Un abrazo 1

Un abrazo

Por FPM

Todas las mañanas son iguales, todos los días suceden cosas nuevas, a cada instante el tiempo se consume, las luces aparecen, desaparecen, los vientos viajan con apuro. Cuando alguien nos deja, sus huellas, el camino por el cual transitó, sus vivencias y sus visiones del mundo se preparan para ser el sendero en los caminos de otros. Pero, a veces resulta un tanto injusto que se marchen los que más significan, y que partan y ya no estén más.

Vos sos uno de aquellos tantos de los que se fueron.
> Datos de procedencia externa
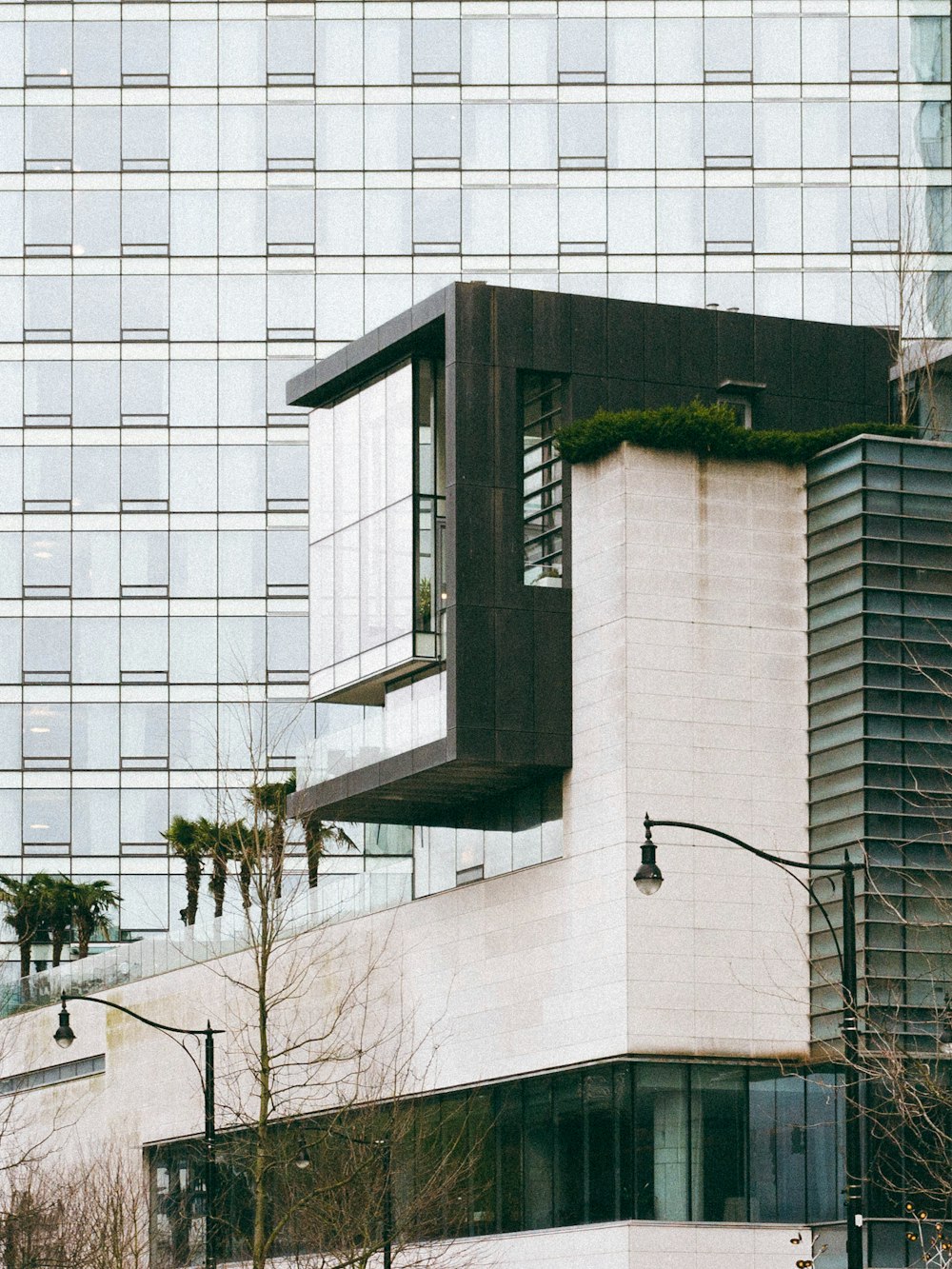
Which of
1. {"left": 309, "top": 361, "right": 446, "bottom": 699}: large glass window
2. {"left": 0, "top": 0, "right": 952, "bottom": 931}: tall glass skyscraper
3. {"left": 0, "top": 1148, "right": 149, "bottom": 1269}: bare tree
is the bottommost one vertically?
{"left": 0, "top": 1148, "right": 149, "bottom": 1269}: bare tree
Es por eso que la tristeza nos invadió y condujo a que se nos llene la cabeza de preguntas, aciertos, desaciertos y teorías para justificarnos la ausencia. Es de gusto, lo sé, lo sé. Pero lo que buscamos es una explicación a los demasiados absurdos finales de quienes día a día nos llenan el corazón con una sonrisa o alguna reflexión.

Eso fuiste vos; un galán con muchas vivencias, calle, amigos, café, historias, esas cosas que nunca van dejar de hacer sentir de que algo de lo que legaste a este mundo —de mierda/equivocado— sigue con fuerza. Pero los grandes son así, eso lo tenemos bien claro, porque tienen que partir.

No merecen estar en el lugar en donde todos los días ocurren cosas tan absurdas cómo la guerra, el hambre, la injusticia. Por un lado nos alegramos de que hayas partido, de que estés en ese lugar que te ganaste, en donde ya no te esperan viejos amigos. Dónde todo desde acá parece mejor.